— EXTRACTED TEXT —

┌──

The Transplants- Crash and Burn-(2005)

17YOG- This is Tim Armstrong!  Oh no, did he leave Rancid?

31YOG- No, this is a side project of his with the drummer from the Aquabats.

17YOG- Baron Von Tito?

31YOG- He doesn't go by that anymore. 

17YOG- Is every group a supergroup now?  It's like Temple of the Dog, but everywhere!

31YOG- Kind of, I guess.  There are a few.  A lot of the old punk guys formed side bands to try something different.

17YOG- This is weird though.

31YOG- So's Tim Armstrong now.  You get used to it.

17YOG- He sounds like he had a stroke.

31YOG- Yes he does.

The Gaslight Anthem- Here's Looking at You, Kid (2008)

17YOG- This sounds like Springsteen.

31YOG- It's not.  It's one of your favorite bands.

17YOG- It. Sounds. Like. Springsteen.

31YOG- Well, you like Springsteen now too.

17YOG- What the hell?  I bet we like the Stones now too.

31YOG- Look, you could use some...

17YOG- NO!  NOT THE STONES!

31YOG- What is so wrong...

17YOG- I don't like what we've become.

Van Halen- Dance the Night Away (1979)

└──

— LIST OF TASKS —
1. According to the dialogue, why did a lot of the old punk guys form side bands?
2. Reproduce everything in the dialogue from "31YOG- No, this" down to "used to it.", renaming "punk" to "metal".

— DATA SHOWN —
┌──

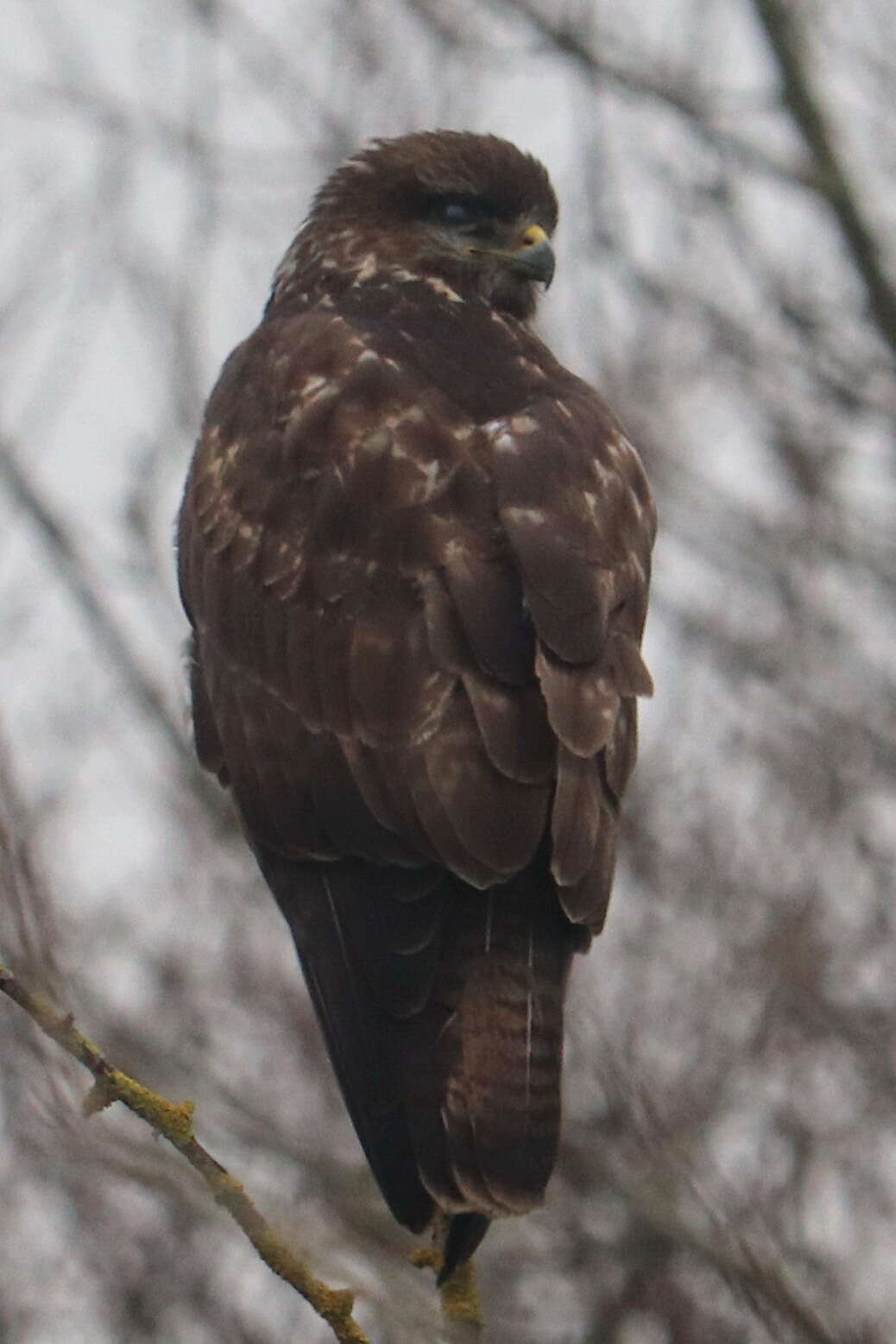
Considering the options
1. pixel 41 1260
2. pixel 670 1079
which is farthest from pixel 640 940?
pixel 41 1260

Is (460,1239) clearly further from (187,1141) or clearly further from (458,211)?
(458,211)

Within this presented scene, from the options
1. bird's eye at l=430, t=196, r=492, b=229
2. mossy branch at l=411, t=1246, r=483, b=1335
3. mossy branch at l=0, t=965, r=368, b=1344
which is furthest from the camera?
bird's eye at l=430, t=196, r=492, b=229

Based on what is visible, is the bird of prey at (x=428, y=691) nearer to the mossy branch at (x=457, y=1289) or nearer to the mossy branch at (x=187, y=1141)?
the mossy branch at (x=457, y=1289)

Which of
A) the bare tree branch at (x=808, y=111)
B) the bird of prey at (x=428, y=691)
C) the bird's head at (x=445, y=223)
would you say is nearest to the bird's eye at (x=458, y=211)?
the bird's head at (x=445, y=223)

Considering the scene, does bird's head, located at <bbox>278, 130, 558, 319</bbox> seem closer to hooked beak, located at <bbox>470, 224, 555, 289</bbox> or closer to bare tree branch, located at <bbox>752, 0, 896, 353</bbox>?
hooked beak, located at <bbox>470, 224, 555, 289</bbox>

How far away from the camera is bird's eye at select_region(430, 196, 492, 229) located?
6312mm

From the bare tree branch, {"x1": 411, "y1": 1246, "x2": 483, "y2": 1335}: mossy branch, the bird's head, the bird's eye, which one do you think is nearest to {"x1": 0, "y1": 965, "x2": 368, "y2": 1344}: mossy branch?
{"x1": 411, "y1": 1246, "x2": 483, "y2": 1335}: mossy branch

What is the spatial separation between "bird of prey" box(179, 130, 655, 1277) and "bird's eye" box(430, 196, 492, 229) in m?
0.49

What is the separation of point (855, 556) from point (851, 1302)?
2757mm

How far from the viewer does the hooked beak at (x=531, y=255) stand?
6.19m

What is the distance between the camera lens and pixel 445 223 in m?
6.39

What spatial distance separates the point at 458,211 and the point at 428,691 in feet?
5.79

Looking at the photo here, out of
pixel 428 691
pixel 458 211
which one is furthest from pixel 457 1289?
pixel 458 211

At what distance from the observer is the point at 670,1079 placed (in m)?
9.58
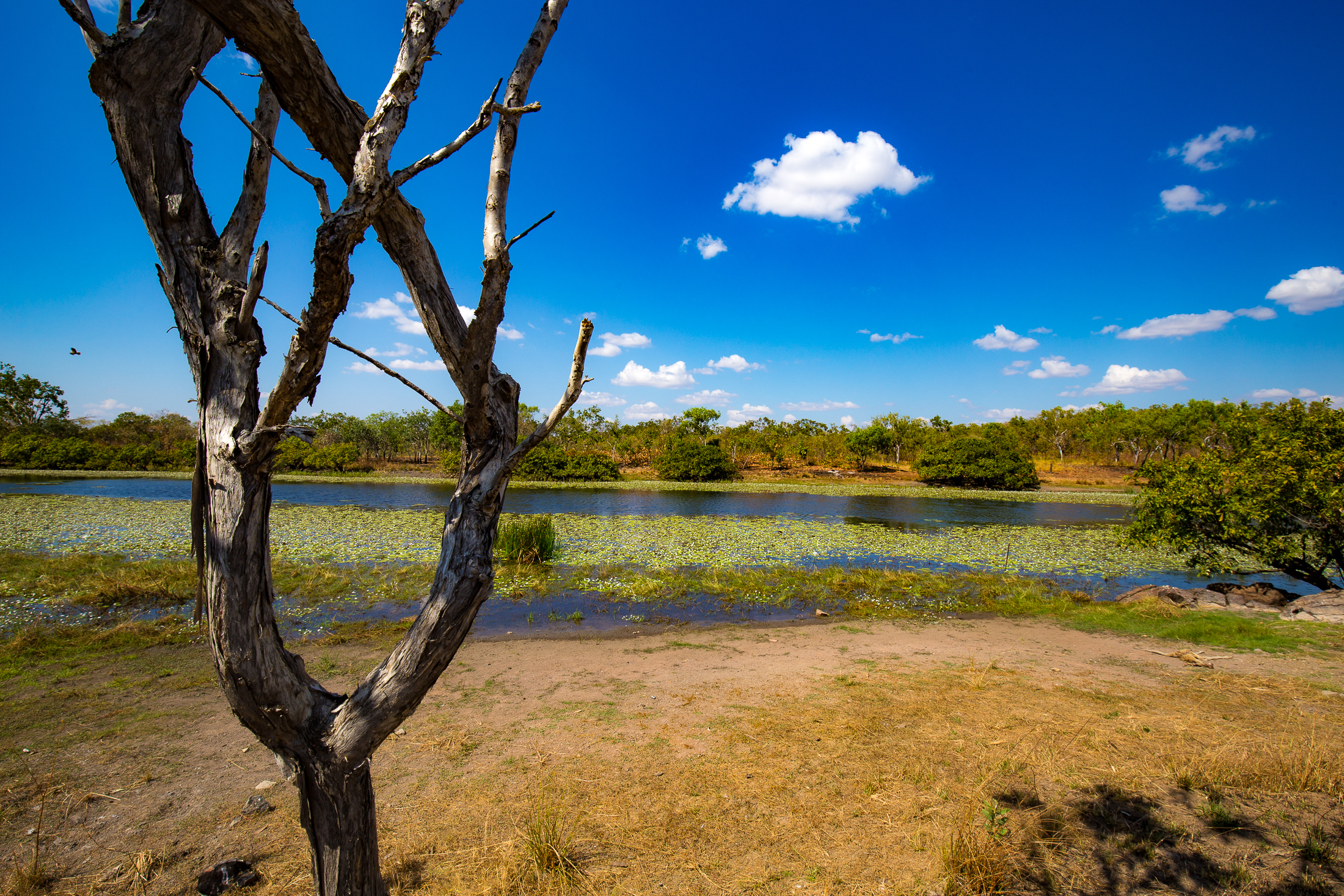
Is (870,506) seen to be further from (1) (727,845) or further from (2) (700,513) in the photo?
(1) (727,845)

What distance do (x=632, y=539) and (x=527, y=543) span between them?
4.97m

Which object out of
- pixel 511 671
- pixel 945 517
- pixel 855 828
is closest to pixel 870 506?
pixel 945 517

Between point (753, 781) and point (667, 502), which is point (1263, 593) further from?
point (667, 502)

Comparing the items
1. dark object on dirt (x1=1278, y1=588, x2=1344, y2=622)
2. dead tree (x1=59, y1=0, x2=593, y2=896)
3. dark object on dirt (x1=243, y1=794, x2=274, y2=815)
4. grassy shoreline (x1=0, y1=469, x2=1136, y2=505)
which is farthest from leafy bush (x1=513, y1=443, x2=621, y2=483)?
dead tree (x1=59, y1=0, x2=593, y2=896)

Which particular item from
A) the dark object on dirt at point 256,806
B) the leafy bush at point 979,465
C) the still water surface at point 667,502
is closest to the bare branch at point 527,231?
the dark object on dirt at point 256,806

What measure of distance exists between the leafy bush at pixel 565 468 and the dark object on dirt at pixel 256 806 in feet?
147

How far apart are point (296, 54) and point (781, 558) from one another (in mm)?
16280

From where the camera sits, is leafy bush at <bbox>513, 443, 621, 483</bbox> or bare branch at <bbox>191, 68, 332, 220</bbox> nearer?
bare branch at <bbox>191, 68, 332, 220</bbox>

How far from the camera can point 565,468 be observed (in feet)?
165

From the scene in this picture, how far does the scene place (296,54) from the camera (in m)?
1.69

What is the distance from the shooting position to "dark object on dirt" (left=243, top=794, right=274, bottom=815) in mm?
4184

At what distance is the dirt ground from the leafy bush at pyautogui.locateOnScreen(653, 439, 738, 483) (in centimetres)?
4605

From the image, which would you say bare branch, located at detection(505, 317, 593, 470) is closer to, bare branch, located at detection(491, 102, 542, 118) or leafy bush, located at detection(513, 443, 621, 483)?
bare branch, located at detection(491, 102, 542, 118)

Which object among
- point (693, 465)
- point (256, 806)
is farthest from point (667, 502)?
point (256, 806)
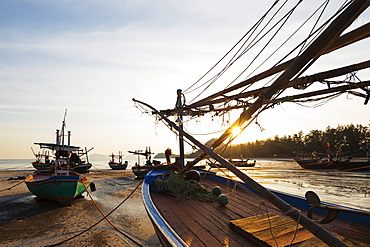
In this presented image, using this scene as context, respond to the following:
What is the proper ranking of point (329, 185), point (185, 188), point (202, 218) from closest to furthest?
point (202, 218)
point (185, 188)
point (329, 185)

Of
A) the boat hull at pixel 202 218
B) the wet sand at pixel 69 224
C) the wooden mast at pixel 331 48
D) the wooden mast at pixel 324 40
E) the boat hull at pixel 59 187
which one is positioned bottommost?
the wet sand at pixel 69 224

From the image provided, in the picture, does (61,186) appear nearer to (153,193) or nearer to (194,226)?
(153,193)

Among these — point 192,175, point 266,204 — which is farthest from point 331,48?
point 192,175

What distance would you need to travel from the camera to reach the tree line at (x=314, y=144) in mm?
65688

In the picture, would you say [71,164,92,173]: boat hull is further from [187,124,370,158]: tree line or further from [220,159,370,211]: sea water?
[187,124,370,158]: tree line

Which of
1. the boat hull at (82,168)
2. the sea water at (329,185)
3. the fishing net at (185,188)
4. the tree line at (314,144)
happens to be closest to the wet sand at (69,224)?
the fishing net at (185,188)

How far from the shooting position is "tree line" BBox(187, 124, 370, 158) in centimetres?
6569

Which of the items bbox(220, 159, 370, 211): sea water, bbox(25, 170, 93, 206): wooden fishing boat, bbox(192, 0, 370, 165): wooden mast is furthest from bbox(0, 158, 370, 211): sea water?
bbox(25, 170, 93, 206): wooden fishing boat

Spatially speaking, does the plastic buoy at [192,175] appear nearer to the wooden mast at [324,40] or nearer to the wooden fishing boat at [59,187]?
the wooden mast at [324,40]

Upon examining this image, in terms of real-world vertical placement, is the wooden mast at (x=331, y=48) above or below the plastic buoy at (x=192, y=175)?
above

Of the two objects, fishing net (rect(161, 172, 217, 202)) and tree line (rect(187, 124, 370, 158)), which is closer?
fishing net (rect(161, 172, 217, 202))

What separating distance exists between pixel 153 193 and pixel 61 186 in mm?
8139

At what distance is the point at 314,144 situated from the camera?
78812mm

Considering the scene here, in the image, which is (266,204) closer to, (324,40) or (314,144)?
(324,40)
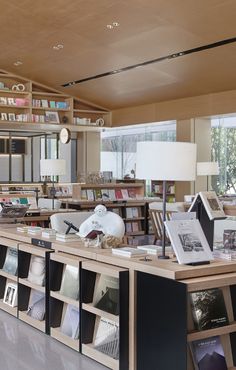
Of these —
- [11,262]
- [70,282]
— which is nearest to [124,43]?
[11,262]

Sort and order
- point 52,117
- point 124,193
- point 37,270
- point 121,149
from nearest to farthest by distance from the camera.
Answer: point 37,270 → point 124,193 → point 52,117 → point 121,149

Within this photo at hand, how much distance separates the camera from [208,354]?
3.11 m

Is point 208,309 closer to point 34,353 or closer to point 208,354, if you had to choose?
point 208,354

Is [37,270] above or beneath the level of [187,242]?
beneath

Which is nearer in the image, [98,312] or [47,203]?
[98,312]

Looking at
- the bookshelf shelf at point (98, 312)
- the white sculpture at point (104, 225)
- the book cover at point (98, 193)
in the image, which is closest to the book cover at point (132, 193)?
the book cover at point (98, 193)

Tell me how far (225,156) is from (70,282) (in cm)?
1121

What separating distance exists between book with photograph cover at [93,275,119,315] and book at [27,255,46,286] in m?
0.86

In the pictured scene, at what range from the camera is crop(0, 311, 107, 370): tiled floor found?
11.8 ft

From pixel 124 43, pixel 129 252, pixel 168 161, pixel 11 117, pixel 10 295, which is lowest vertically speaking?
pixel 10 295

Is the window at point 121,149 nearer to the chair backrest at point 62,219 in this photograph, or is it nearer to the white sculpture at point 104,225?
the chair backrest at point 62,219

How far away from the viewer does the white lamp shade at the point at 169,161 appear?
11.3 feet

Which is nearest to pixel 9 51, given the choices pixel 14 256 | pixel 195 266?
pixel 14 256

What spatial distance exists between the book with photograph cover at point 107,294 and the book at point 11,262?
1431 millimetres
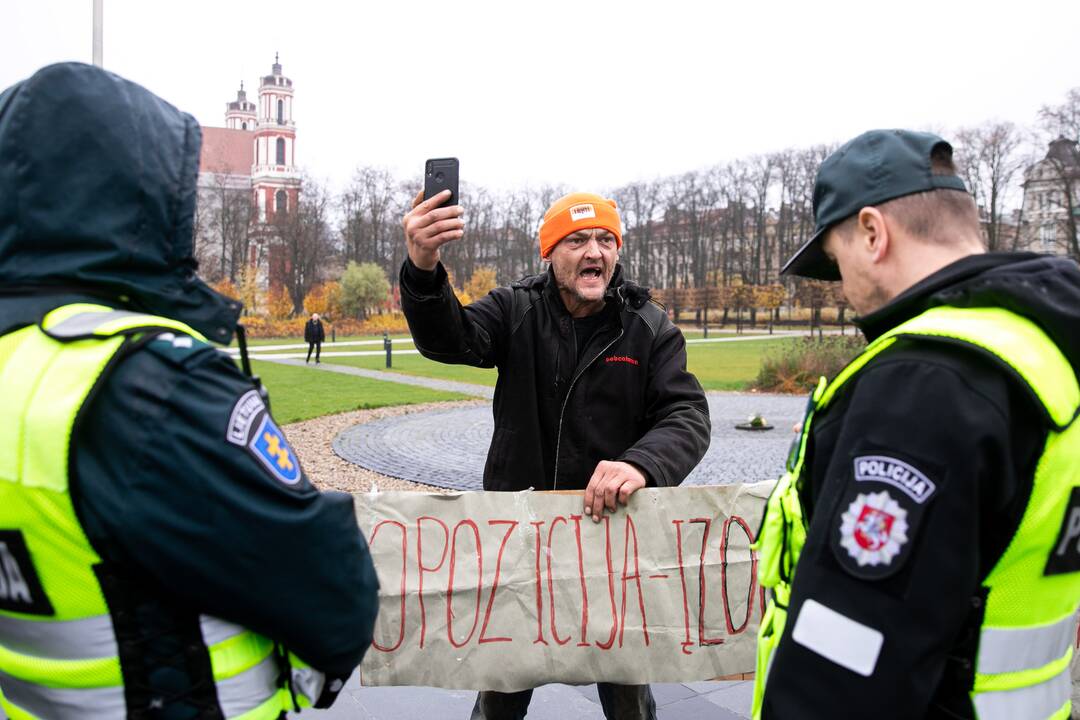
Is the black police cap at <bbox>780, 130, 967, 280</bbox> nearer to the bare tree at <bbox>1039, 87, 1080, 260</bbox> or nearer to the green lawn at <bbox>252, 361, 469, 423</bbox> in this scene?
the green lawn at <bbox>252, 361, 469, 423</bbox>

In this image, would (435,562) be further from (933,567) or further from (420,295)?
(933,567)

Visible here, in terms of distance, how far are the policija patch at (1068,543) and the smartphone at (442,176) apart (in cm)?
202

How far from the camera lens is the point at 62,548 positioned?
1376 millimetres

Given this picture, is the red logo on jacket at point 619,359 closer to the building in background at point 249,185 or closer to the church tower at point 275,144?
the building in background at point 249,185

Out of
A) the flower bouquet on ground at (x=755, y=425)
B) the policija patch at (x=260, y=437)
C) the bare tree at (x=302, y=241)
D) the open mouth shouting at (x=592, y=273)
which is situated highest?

└──

— ANSWERS PER TASK —
1. They formed side bands to try something different.

2.
31YOG- No, this is a side project of his with the drummer from the Aquabats.

17YOG- Baron Von Tito?

31YOG- He doesn't go by that anymore. 

17YOG- Is every group a supergroup now?  It's like Temple of the Dog, but everywhere!

31YOG- Kind of, I guess.  There are a few.  A lot of the old metal guys formed side bands to try something different.

17YOG- This is weird though.

31YOG- So's Tim Armstrong now.  You get used to it.